This past December I got my first tattoo to commemorate the beginning of this trip and the new mindset I have adopted for life.
“Yes, and…” is a fundamental rule of improv. Although I never studied acting or improv, it always resonated with me. “Yes, and…” means that in order for improv to work, you can’t ever say “no” to your partner. Even if you don’t like the idea they are giving you, you have to say “yes” to it, incorporate it into your response, then add your own thing to it - “and…”.
The “Yes, and…” maxim has also been adopted by the business world to foster inclusivity and open collaboration during brainstorming and creative problem solving.
I have always run from my ugly feelings - the disappointments, the rejections, the tragedies, all the hard ones. I wanted to revel in life’s victories, but avoid languishing in its defeats. I would attempt to ignore them by binging a show, playing a new video game, getting drunk or high, anything I could find to distract myself. Two years ago, after Howard passed, I started “grief collecting” comics - almost all of which I never read. Yes, I started a side hustle selling them on eBay, but now I find myself on the road with thousands of comics just sitting in the basement of my old house devaluing.
It should come as no surprise to anyone that this didn’t work. Those feelings remained, growing and simmering under the surface causing depression, anger, self-loathing, fueling addictions, and other fun outcomes.
I'm tired of running in the same destructive circular patterns. I’m ready to try to do things differently. My “Yes, and…” tattoo is not just a call to adventure and excitement. It’s a reminder to accept the hard stuff, process it, then let it go or turn it into something positive. Sounds good, right? Easier said than done, and I got my first real test this past week.
I mentioned that I tweaked my back the first week of my trip, and it hasn’t stopped bothering me since - it even spread to my neck. I am missing my network of people back in Portland for sure, but driving hours and hours every week hasn’t helped matters. I've been averaging over 1,000 miles per week - seriously.

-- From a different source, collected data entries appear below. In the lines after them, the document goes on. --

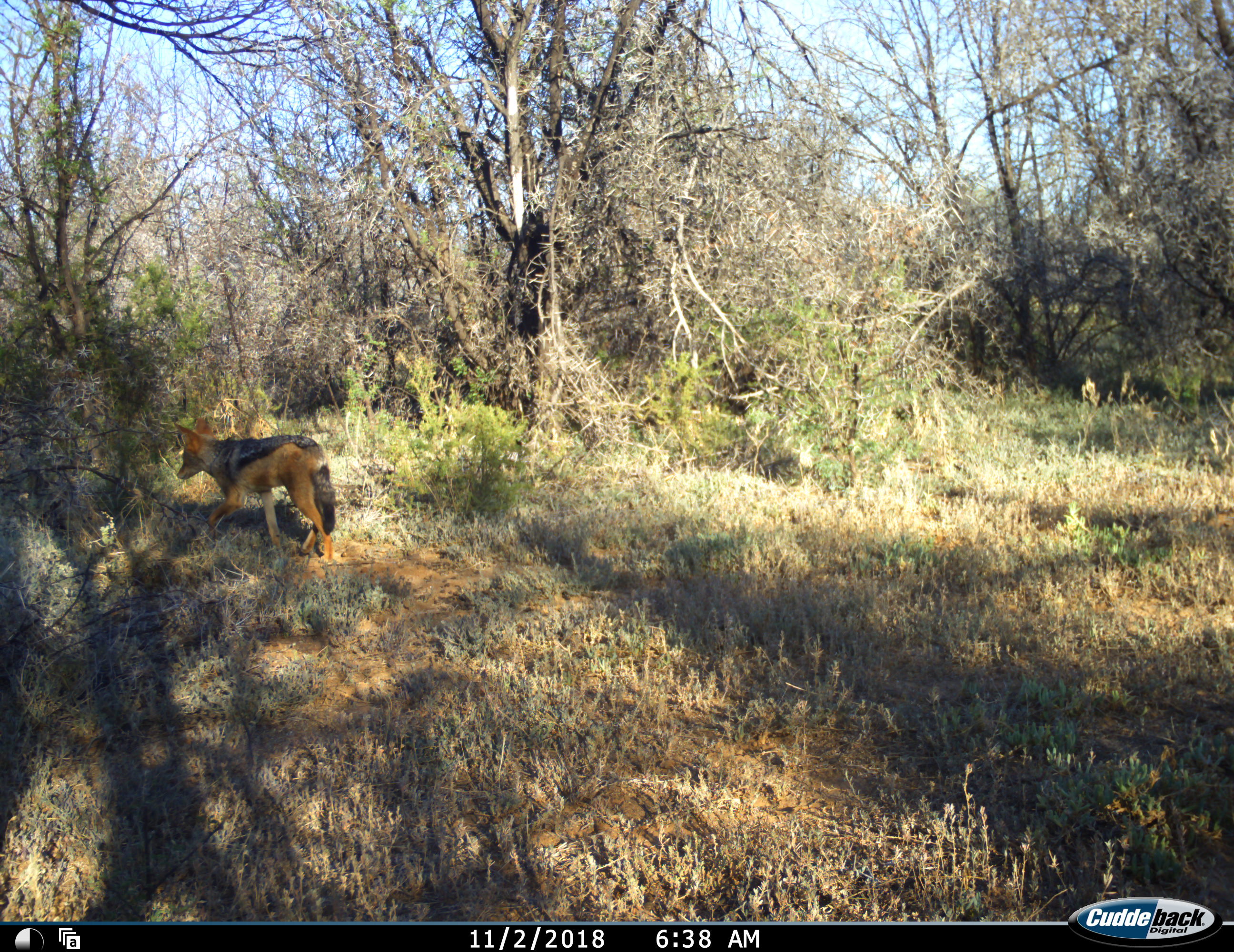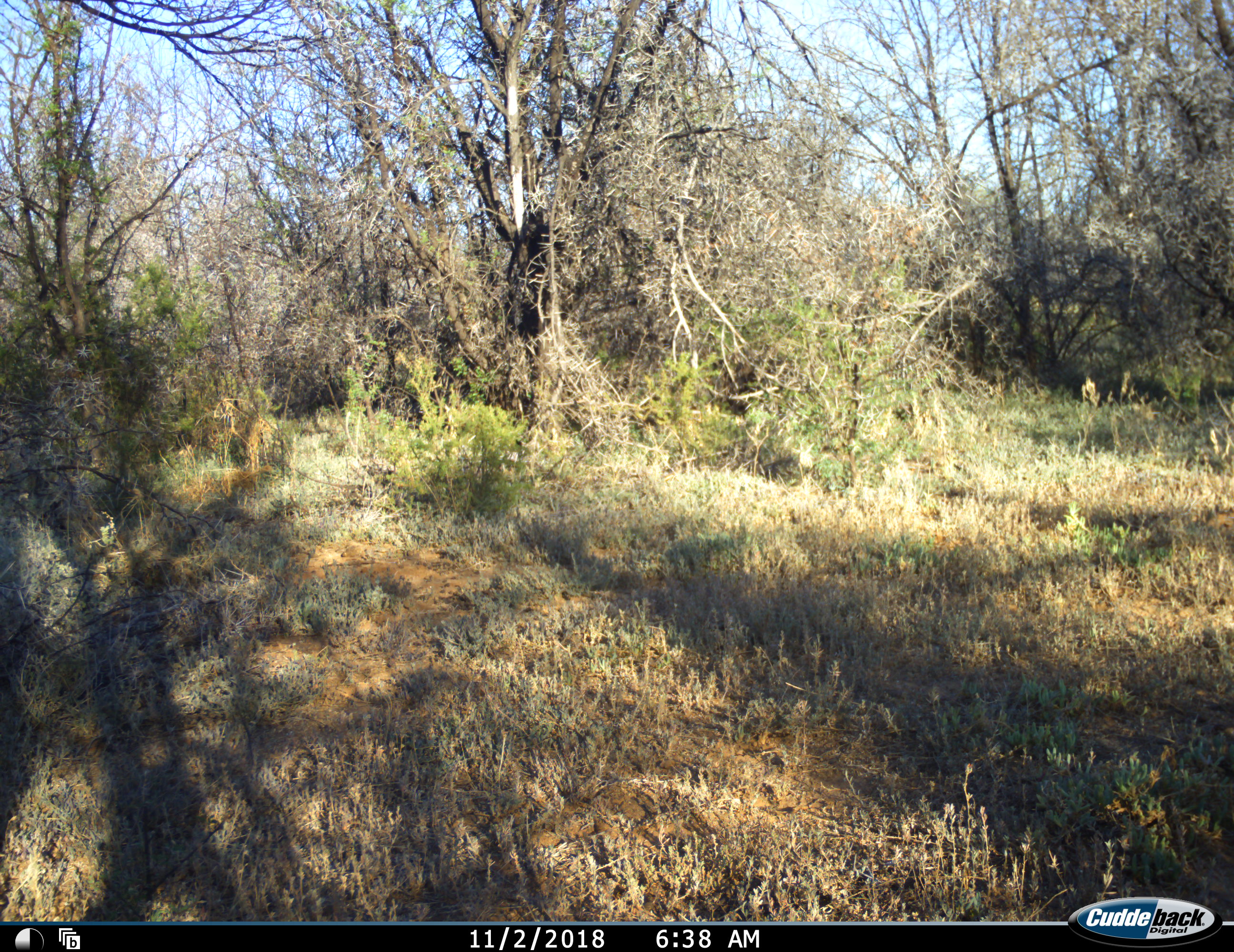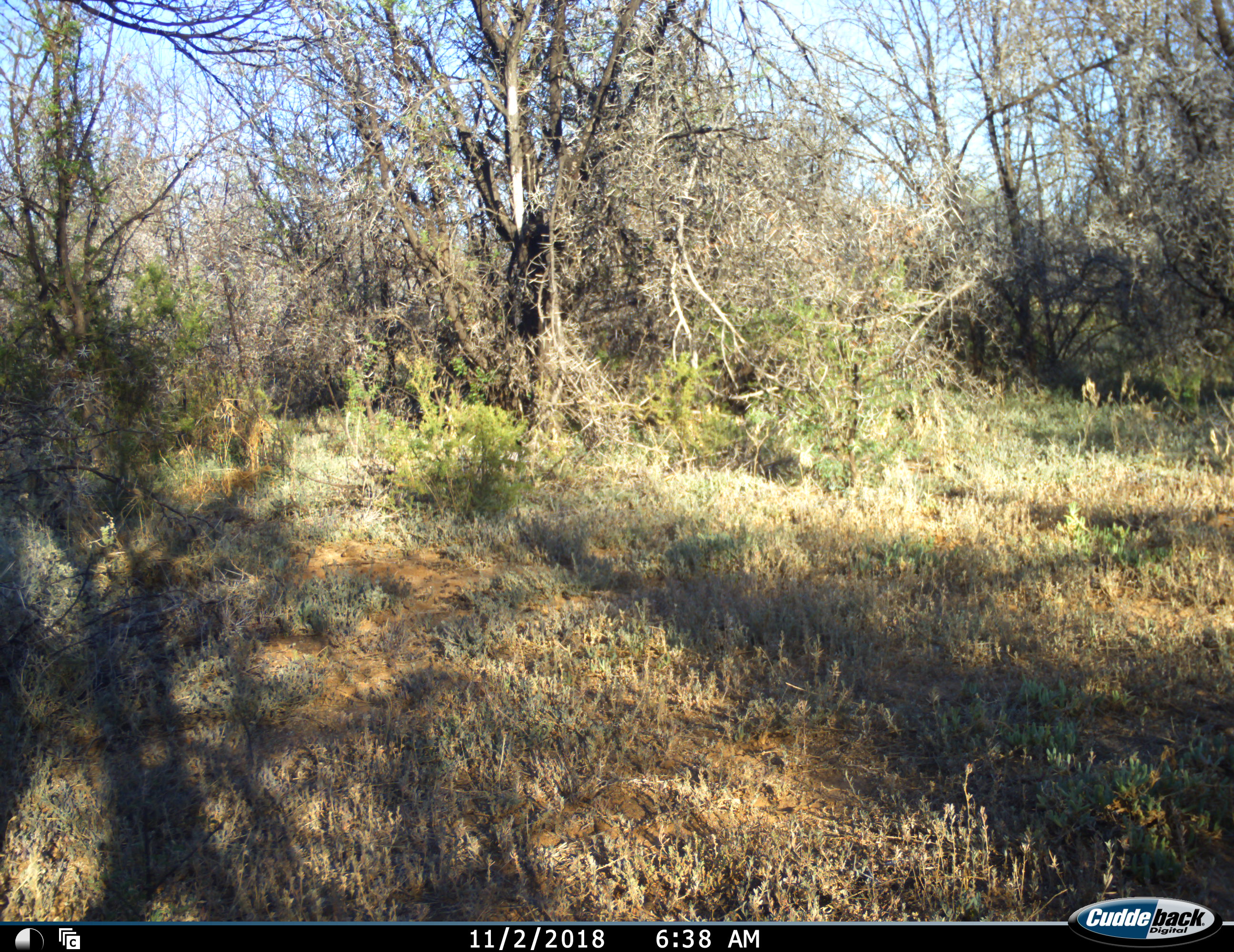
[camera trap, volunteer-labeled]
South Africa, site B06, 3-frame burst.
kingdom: Animalia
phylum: Chordata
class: Mammalia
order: Carnivora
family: Canidae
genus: Lupulella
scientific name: Lupulella mesomelas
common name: black-backed jackal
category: jackalblackbacked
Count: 1.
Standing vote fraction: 10%.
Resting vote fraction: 0%.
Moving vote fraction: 100%.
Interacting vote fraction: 0%.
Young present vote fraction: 0%.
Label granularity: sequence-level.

I finally had to find a chiropractor in Las Vegas, but the two sessions I had managed to fit in while I was there still hadn’t resolved the matter. I was increasingly in pain, sleeping poorly, and agitated.

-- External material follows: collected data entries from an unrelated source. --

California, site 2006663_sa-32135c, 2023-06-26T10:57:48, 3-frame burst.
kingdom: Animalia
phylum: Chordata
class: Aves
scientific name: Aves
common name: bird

When the Vegas chiropractor walked me through the x-rays he had taken, he showed me that I was suffering from relatively common neck issues caused by countless hours in front of the computer, on my phone, etc. Then he showed me that my spine lacks normal curvature in one area. At the same time, there was a problematic 12 degree curve where there shouldn't be, just over the threshold for a scoliosis diagnosis. No wonder I’ve had chronic back issues.
My tooth had started hurting - a slow, dull throb. It was in the area where I had a crown replaced just before starting the trip. Not good. As the throbbing got worse I started worrying about the logistical challenges of getting a tooth implant while moving every week.

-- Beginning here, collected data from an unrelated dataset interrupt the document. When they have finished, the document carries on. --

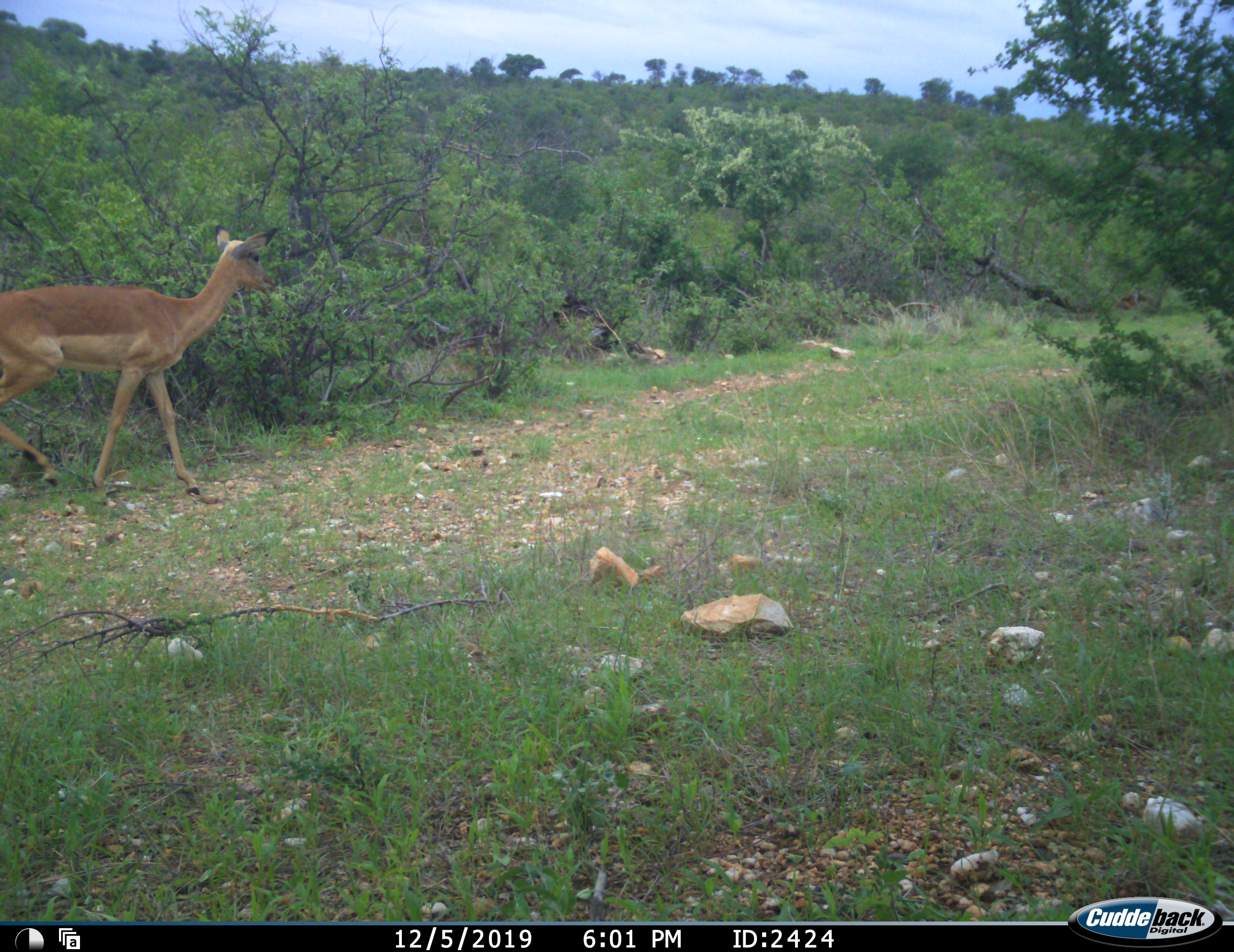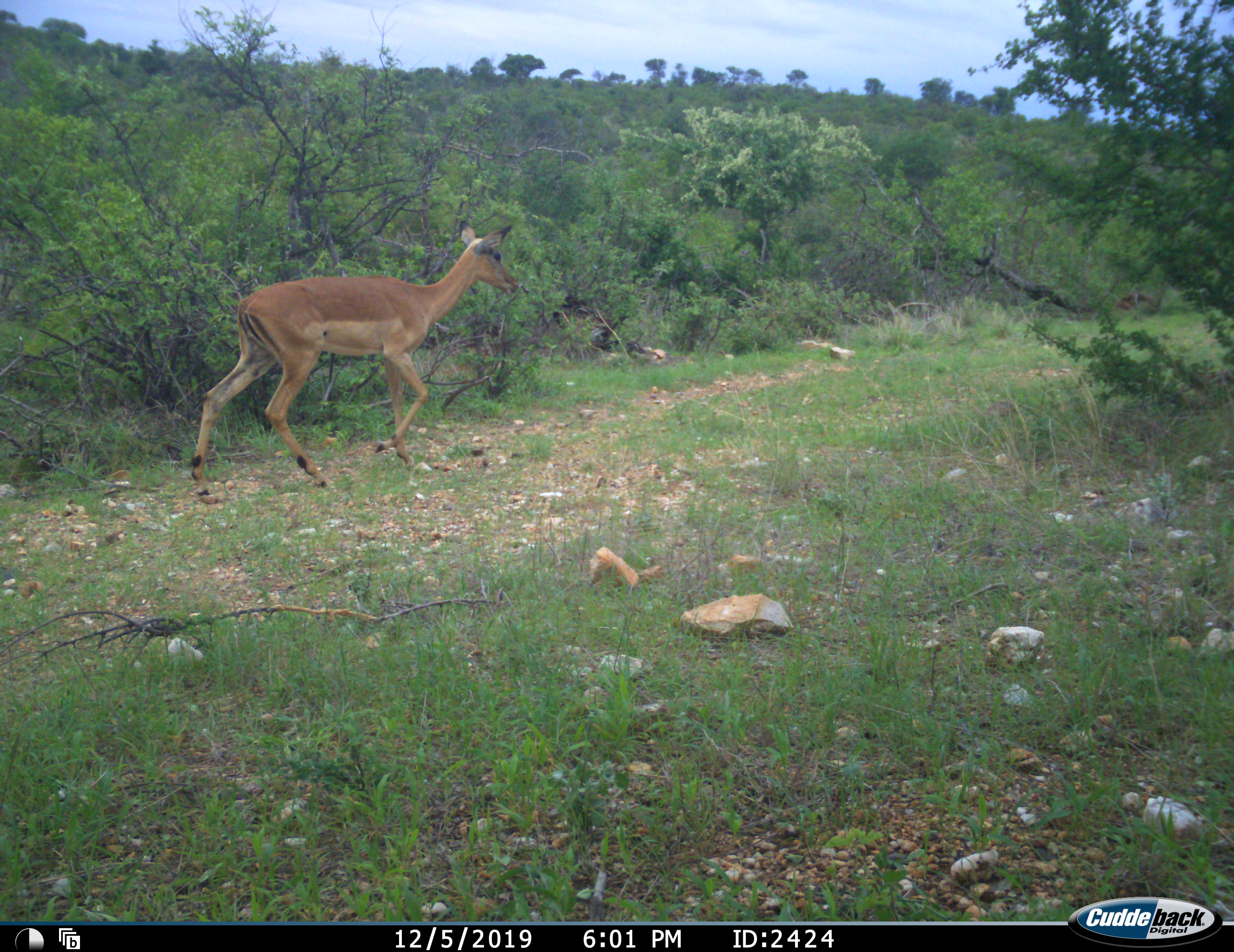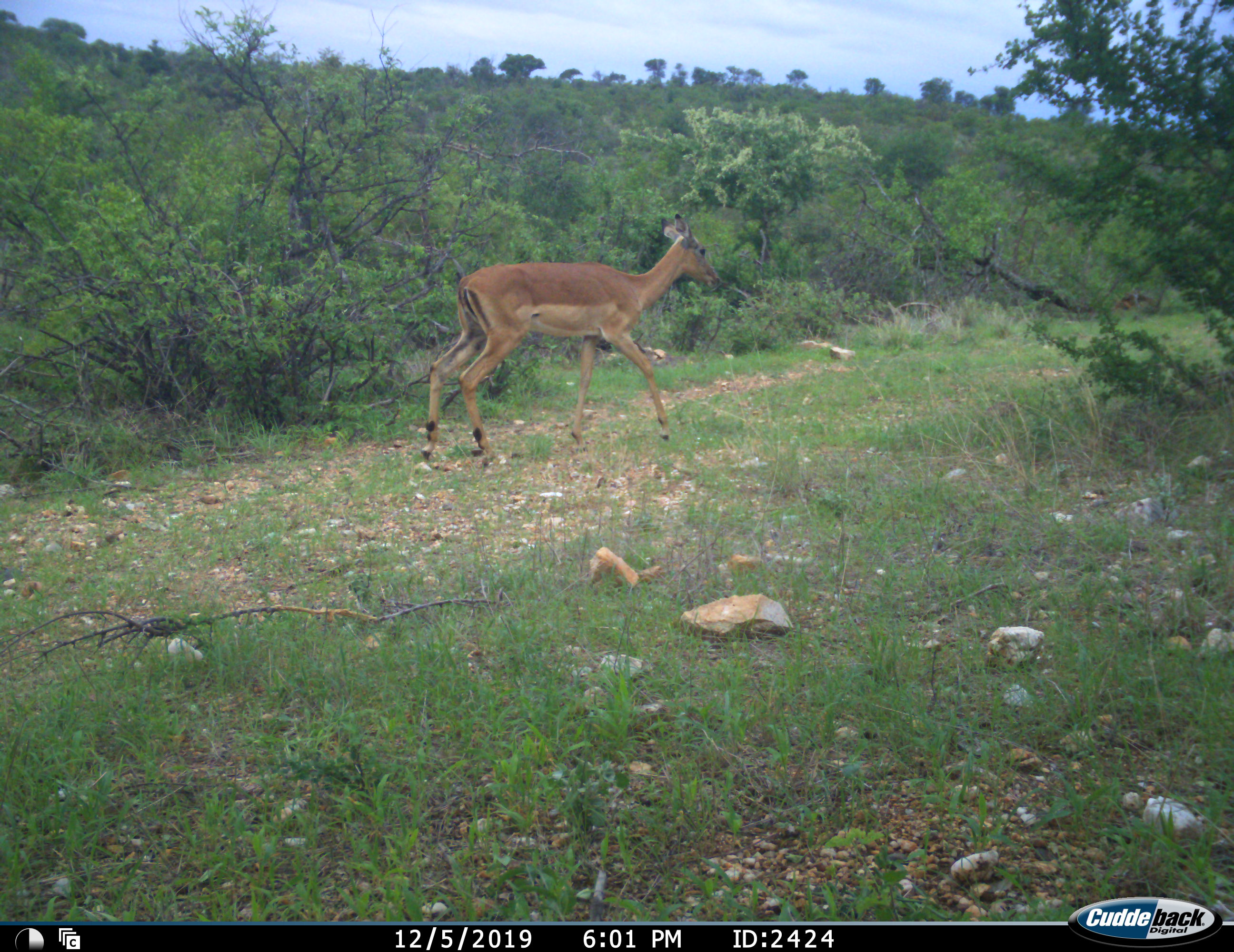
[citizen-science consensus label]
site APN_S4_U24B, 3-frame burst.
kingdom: Animalia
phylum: Chordata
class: Mammalia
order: Artiodactyla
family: Bovidae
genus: Aepyceros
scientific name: Aepyceros melampus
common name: impala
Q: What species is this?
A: Impala (Aepyceros melampus).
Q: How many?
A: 1.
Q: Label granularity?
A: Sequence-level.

I had noticed a mole that seemed to have grown. I have so many moles I call them my “chocolate chips”, so noticing a change to one of them was unlikely at least. I had a melanoma 10 years ago which was caught early with regular skin checks (go see your dermatologists, folks), so I have been extra vigilant since. It wasn’t cause for panic, but certainly concerning.
Then, within a 24-hour span I got hit with a trifecta of bad news. Two of my friends had experienced sudden serious medical issues, and my dad ended up in the ER with what looked potentially life threatening. To cap it all off, I got some infuriating news at work - a critical project looked like it was going to push its timeline.
It was a lot to process at once - the type of day that would normally make me run to the closest bar. But instead I looked at the words on my arm and sat with everything for a while. I went for a drive and picked up my dry cleaning. I talked to a couple of people. I picked up a pizza. I cried. I thought about life without my dad. I thought about having to deal with skin cancer again. I thought about this project at work falling apart…
Then I accepted all of it. Not like “this is fine”, but more like “This really sucks and I'm sad, but I can handle it.” It didn’t fix anything, but it felt good nonetheless. It took away my stressful, nervous agitation and left me with calm resolve.
The next day - I shit you not - I got good news on every single item. My two friends are fine. My dad is not about to die. My back finally started hurting a lot less after my fifth appointment across two states. My tooth hurt less (and hasn’t hurt at all now in a few days). The doctor didn't think my mole is concerning. The work project got back on track.
Talk about instant gratification! I know it’s not about me, but it sure felt like life was giving me a giant “atta boy”. Although I’m greatly relieved, I know it’s not going to always turn out like this. It’s life - shit will inevitably happen, but I’ll handle it then.
Regardless of the outcomes, I am proud of myself for having dealt with everything the way that I did - I said "Yes, and..." to the hard shit. I didn’t run, I didn’t hide. I was CHALLENGED and I passed the first test in my new approach to life.